Mesdames et Messieurs,
Notre pays, le Niger est donc sur la bonne voie. Néanmoins, au regard du bilan de plus de 60 ans d’indépendance, il est désormais évident qu’aucun pays du continent ne peut faire cavalier seul. L’Afrique a besoin du ciment des valeurs du panafricanisme telles qu’elles sont définies par l’agenda 2063. Cet agenda définit la vision de l’Afrique que nous voulons, dans 40 ans, quand nous fêterons le double centenaire des indépendances et de la création de l’Organisation de l’Unité Africaine (OUA). La bonne gouvernance est une des conditions nécessaires à la réalisation de cette vision. Or, après des années de progrès, la gouvernance globale marque le pas sur le continent, depuis 2019, selon l’Indice Ibrahim de la gouvernance africaine (IIAG)2022. Cette dégradation nous éloigne des Objectifs du Développement Durable (ODD) et de ceux de l’Agenda 2063. D’après Mo Ibrahim, cette stagnation résulte de la détérioration conjointe de deux indicateurs : Sécurité et Etat de droit d’une part et Participation, droits et inclusion d’autre part. Je peux en témoigner pour les régions du Sahel et du bassin du Lac Tchad, confrontées à un niveau de violence sans précédent du fait du terrorisme, du crime organisé, de l’irrédentisme et des conflits intercommunautaires avec leurs cortèges de morts, de viols et autres tortures, de personnes déplacées, d’écoles et de centres de santé fermés. Malheureusement ces menaces, amplifiées par la crise libyenne, s’aggravent et s’étendent vers les pays du golfe de Guinée qui, de ce fait, appartiennent désormais au même espace géopolitique que le Sahel et le Sahara. Les Etats, déjà fragilisés notamment par les politiques d’ajustement structurel des années 1980 et 1990, sont débordés et dans l’incapacité d’honorer le contrat social qui les lie à leurs citoyens. En particulier, ils n’arrivent plus à assurer le monopole de la violence légitime et les services sociaux de base. Par ailleurs les acquis démocratiques volent en éclat avec le retour des coups d’Etat dont on croyait l’ère à jamais révolue. La crise en cours au Soudan vient malheureusement consolider cet arc de crise qui va de la Guinée Conakry, c’est-à-dire de l’Atlantique, à la mer rouge. Tout se passe comme si nous sommes en panne de solutions. Tout se passe comme si nous sommes impuissants à sauver la maison qui brûle.
Mesdames et Messieurs,
La faiblesse des Etats est souvent une des causes de l’échec des démocraties. C’est ce que confirme le recul démocratique qu’enregistre le continent, notamment au Sahel et en Afrique de l’Ouest. Pour réussir, la démocratie doit être portée par des institutions fortes notamment des forces politiques et sociales internes, bien structurées. Elle ne peut être imposée de l’extérieur. C’est pourquoi, j’estime, avec Robespierre, que : « la plus extravagante idée qui puisse naître dans la tête d’un politique est de croire qu’il suffise à un peuple d’entrer à mains armées chez un peuple étranger pour lui faire adopter sa constitution ». Cette assertion est confirmée par les interventions en Irak, qui a vu naître l’Etat Islamique, et l’intervention en Libye qui y a créé le chaos et allumé l’incendie qui ravage aujourd’hui le Sahel et l’Afrique de l’Ouest. Le défi de la construction des Etats démocratiques doit être relevé par des forces endogènes. Il en est de même du défi sécuritaire, par rapport auquel, s’agissant de l’Afrique de l’Ouest et du Sahel, il existe plusieurs initiatives : G5-Sahel et sa force conjointe, Force Mixte Multinationale du bassin du lac Tchad, Comité d’Etat Major Opérationnel Conjoint, initiative d’Accra, Processus de Nouakchott.

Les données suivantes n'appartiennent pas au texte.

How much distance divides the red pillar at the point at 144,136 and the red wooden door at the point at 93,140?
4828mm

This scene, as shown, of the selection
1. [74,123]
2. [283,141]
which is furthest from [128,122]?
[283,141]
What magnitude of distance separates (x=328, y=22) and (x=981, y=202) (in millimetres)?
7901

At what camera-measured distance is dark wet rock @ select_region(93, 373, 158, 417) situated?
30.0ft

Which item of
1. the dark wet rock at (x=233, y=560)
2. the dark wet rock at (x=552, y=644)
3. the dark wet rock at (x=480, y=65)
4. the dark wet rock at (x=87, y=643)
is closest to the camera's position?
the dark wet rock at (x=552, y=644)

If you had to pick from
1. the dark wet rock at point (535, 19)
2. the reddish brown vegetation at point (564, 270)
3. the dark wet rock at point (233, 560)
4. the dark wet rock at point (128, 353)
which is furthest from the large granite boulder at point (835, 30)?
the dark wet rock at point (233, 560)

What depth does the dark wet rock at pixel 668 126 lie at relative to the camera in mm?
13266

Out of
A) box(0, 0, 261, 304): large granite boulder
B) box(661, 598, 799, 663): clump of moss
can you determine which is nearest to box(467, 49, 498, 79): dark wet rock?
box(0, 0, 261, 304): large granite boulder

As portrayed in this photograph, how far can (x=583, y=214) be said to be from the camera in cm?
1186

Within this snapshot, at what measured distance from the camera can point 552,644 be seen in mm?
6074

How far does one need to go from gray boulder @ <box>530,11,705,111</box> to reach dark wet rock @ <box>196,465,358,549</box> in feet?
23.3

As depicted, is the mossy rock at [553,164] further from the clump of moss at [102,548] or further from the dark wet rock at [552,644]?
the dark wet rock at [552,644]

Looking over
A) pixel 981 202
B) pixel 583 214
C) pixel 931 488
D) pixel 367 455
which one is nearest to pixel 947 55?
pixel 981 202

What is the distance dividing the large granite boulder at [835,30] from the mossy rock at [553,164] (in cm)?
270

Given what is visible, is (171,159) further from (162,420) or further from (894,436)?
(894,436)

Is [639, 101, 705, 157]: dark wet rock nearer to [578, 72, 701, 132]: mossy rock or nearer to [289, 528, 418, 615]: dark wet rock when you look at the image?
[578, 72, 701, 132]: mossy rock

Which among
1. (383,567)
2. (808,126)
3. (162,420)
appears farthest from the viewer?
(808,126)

Pour surmonter ce défi, il faut à la fois accélérer, dans l’immédiat, la montée en puissance des forces de défense et de sécurité au niveau nationale et rationnaliser les initiatives de mutualisation au niveau régional. Il reste évident que la solution n’est pas que militaire : sécurité, démocratie, développement demeurent intimement liés.
Mesdames et Messieurs

Si les deux indicateurs de l’indice, que je viens de citer, se sont dégradés, on note, fort heureusement, que l’évolution des deux autres, le développement humain et les opportunités économiques, autorise à l’optimisme car ils ont progressé entre 2012 et 2021. Néanmoins, pour faire face, de manière globale, à l’ensemble des défis auxquels notre continent est confronté, un leadership collectif très fort, armé de la vision de l’agenda 2063, est nécessaire. Ce leadership doit mettre en oeuvre, avec détermination, tous les projets phares de cet Agenda, depuis le projet «faire taire les armes », en mettant en place l’architecture de paix et de sécurité de l’Union Africaine, à la Zone de Libre Echange Continentale Africaine (ZLECAf), en passant par le plan du développement des infrastructures en Afrique (infrastructures routières, énergétiques, ferroviaires, numériques, portuaires, aéroportuaires etc…), le plan du développement des industries en Afrique pour développer des chaînes de valeur et donc sortir du statut de simple réservoir de matières premières, le plan du développement agricole de l’Afrique afin de mettre en valeur l’immense potentiel de terres arables non encore commises en valeur, ce qui permettra ainsi à l’Afrique de nourrir l’Afrique au lieu d’importer plus de 70 milliards de céréales. L’Afrique doit prendre la totalité de son destin en main. La meilleure façon d’y parvenir est de s’unir, de sortir des frontières héritées de la colonisation, non pas en créant de nouvelles frontières, mais par le haut, par l’intégration, en exploitant tous ses atouts de manière judicieuse, notamment son immense potentiel en ressources naturelles et son formidable actif démographique.
Mesdames et Messieurs,
Dans ce combat pour une Afrique intégrée, unie, en paix, prospère et dirigée par ses propres enfants, une Afrique qui compte dans le concert des nations, je me réjouis de constater que la Fondation Mo Ibrahim apporte sa précieuse contribution. Les thèmes qui vont être abordés à l’occasion du présent Ibrahim Governance Week-end (IGW 2023), notamment, « l’Afrique dans le monde », « le monde en Afrique », « la voix de l’Afrique dans le système multilatéral », en constituent une parfaite illustration. La Fondation Issoufou Mahamadou (FIM) tentera également, à son modeste niveau, d’apporter sa contribution à la réalisation du but de l’Afrique que nous voulons. « Penser pour agir » est sa devise. Contribuer à la promotion de la paix, de la démocratie, du panafricanisme, au développement du capital humain et à la lutte contre les effets du changement climatique, sont ses objectifs. C’est en mobilisant toutes les initiatives publiques comme privées que nous réussirons à surmonter les défis auxquels le continent est confronté.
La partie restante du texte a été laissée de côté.